TEXT SHOWN:
───

And when you get there, there isn’t just one line around the block — there are two, one running in either direction. The audience to this beyond-sold-out event is disproportionately male, many young. And in line you overhear references to Jung, identity politics, biology, responsibility, faith, Nietzsche, the importance of not lying, and Solzhenitsyn. Whoa.
Why is Dr. Jordan Peterson, clinical psychologist and professor at the University of Toronto, who recently gained meteoric attention in taking on the thought police and their language criminalizing legislation in Canada, attracting such a huge following of devotees, and eliciting both hatred and real fear among ideologues?
If you’re a young man, there’s a good chance you’ve experienced socially-approved condescension, because, well, it’s all patriarchy and social injustice and men are privileged (unless they are also part of an approved minority or sexual/gender orientation).
At the @jordanbpeterson lecture at the Beacon. Sold out. 80% male audience, lined up around the block, clearly well versed.
— Heather R. Higgins (@TheHRH) March 26, 2018
Young men hear falsehoods peddled as “truths”: That the sexes are not only equal, they are the same in everything but reproductive organs, and that any differences between males and females are socially constructed. That their opinion on any issue of gender is inherently inferior due to their Y chromosomes. That they are implicitly biased, and must have this bias “trained” out of them.
Additionally, they have observed a movement, where emotions matter and facts don’t, that shuts down critical thought as unsafe, and silences debate through vilification.
They know these things are wrong. But they don’t know why. They are parched for understanding, hope, and purpose to their lives. And into that desert comes the clear water of Dr. Peterson.
The first reason Peterson has had such impact is that this is no ordinary psychologist or professor, staying in his narrow lane. Peterson not only is extraordinarily intelligent, but also widely learned. Listening to him is like wrapping your mind with a Paul Johnson history, an interdisciplinary, intercultural, time-traveling tapestry of transcendent themes and truths — where evolutionary biology, history, literature, philosophy, psychology, music, art, religions, culture and myth are all interwoven.
People find him because of viral YouTube clips, where he dismembers sanctimonious ideologues with a mike-dropping command of fact and logic; they stay for two hour lectures on psychology, mythology, and religious texts — there are more than 400 hours online — on their new-found quest for understanding and meaning.
Peterson’s focus for decades has been what drives human beings to do evil, particularly the great evils of the 20th century, from Auschwitz to Soviet gulags, as well as helping people have agency over their own lives and the ability to endure and transcend the inescapable suffering of life.
That empathy makes him singularly effective and compelling: unlike most intellectuals’ arrogant pieties that are driven more by resentment than concern, Peterson is obsessed with actual human suffering. He cares deeply about real people, and particularly the unnecessary suffering caused by others, about which he becomes passionately angry. The high purpose of doing what he can to prevent the evil that human beings do — whether out of malice because they believe there is no meaning to life, or through lofty intentions because that is the price of their putative utopia — permeates his work.

───

SOURCE INFORMATION:
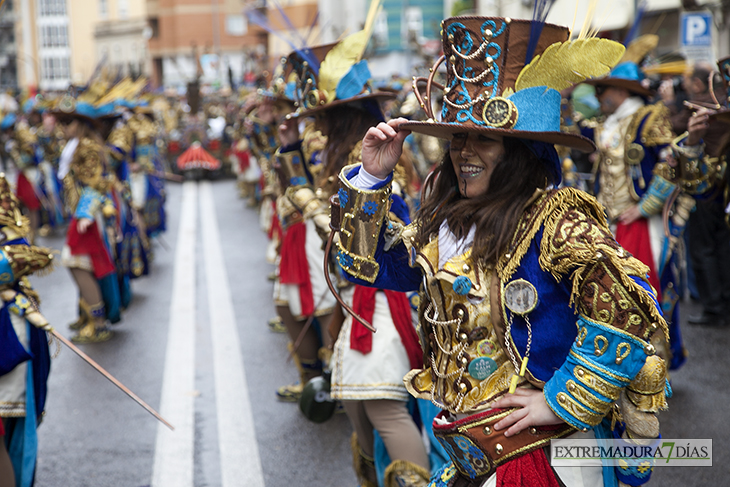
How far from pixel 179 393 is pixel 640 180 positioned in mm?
3780

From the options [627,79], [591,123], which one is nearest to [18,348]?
[627,79]

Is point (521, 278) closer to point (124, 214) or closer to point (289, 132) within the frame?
point (289, 132)

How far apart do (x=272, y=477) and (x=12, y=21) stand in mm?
89559

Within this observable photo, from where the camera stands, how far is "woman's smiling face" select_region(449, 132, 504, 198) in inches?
94.7

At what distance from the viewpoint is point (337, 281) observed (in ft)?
13.4

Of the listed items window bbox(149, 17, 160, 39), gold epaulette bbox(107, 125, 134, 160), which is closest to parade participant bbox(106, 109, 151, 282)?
gold epaulette bbox(107, 125, 134, 160)

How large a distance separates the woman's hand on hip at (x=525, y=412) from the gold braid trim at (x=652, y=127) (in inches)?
156

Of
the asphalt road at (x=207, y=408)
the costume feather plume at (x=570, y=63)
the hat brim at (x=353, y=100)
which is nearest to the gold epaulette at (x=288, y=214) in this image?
the hat brim at (x=353, y=100)

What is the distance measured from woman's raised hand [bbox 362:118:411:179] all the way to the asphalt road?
104 inches

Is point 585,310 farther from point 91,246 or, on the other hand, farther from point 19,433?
point 91,246

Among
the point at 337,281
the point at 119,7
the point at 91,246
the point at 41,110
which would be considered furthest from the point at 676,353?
the point at 119,7

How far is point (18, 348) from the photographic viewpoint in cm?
388

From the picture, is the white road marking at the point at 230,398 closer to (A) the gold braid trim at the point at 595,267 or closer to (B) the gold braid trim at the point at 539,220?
(B) the gold braid trim at the point at 539,220

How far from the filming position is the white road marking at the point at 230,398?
15.7 ft
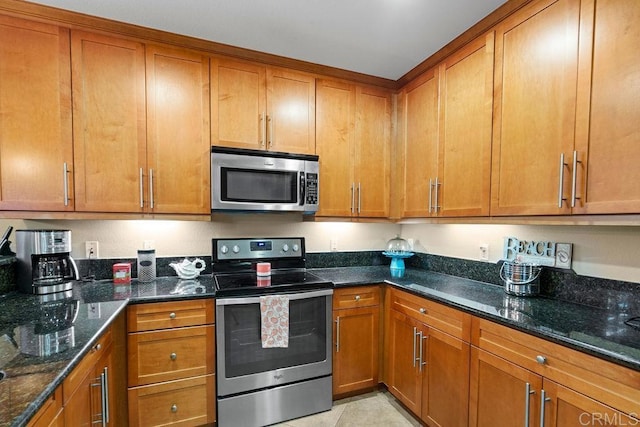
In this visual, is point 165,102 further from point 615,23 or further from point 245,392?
point 615,23

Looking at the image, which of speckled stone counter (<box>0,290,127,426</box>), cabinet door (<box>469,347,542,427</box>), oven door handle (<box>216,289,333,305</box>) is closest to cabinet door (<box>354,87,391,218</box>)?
oven door handle (<box>216,289,333,305</box>)

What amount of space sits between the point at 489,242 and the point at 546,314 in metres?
0.79

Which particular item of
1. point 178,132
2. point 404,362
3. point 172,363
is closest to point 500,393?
point 404,362

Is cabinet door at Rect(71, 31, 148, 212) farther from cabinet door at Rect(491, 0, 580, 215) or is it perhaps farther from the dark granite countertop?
cabinet door at Rect(491, 0, 580, 215)

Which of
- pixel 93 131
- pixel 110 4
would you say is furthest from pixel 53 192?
pixel 110 4

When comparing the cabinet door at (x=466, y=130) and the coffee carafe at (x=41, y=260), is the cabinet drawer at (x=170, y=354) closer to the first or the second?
the coffee carafe at (x=41, y=260)

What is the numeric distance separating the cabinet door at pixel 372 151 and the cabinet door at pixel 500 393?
132cm

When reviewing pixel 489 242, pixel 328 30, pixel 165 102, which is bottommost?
pixel 489 242

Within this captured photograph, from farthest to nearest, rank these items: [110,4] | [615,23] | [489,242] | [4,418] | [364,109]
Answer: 1. [364,109]
2. [489,242]
3. [110,4]
4. [615,23]
5. [4,418]

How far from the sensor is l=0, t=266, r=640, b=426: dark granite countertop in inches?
33.0

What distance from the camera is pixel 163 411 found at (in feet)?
5.73

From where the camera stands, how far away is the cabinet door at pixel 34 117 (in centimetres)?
166

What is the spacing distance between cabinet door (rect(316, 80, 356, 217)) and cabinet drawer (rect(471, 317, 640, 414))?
1.32m

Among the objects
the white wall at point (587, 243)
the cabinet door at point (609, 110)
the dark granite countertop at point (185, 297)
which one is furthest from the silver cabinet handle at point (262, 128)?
the cabinet door at point (609, 110)
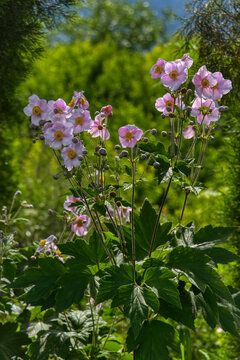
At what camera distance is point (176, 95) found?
215 centimetres

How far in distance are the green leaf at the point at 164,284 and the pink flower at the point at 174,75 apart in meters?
0.76

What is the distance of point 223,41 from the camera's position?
3080 mm

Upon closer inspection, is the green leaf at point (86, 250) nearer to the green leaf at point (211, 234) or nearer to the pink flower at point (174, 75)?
the green leaf at point (211, 234)

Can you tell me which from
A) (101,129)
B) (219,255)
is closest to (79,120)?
(101,129)

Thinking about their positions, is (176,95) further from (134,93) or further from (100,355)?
(134,93)

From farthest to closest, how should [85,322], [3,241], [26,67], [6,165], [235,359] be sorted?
[6,165], [26,67], [235,359], [85,322], [3,241]

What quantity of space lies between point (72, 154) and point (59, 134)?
0.10 meters

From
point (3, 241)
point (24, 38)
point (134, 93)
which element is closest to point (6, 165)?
point (24, 38)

───

WHAT THE TASK ASKS:
Answer from the text about Jordan Peterson:
(a) At which university is Peterson a professor?
(b) What share of the lecture audience at the Beacon was male, according to the quoted post?
(c) How many hours of his lectures are online?

RESULT FOR THIS EXERCISE:
(a) The University of Toronto
(b) 80%
(c) More than 400 hours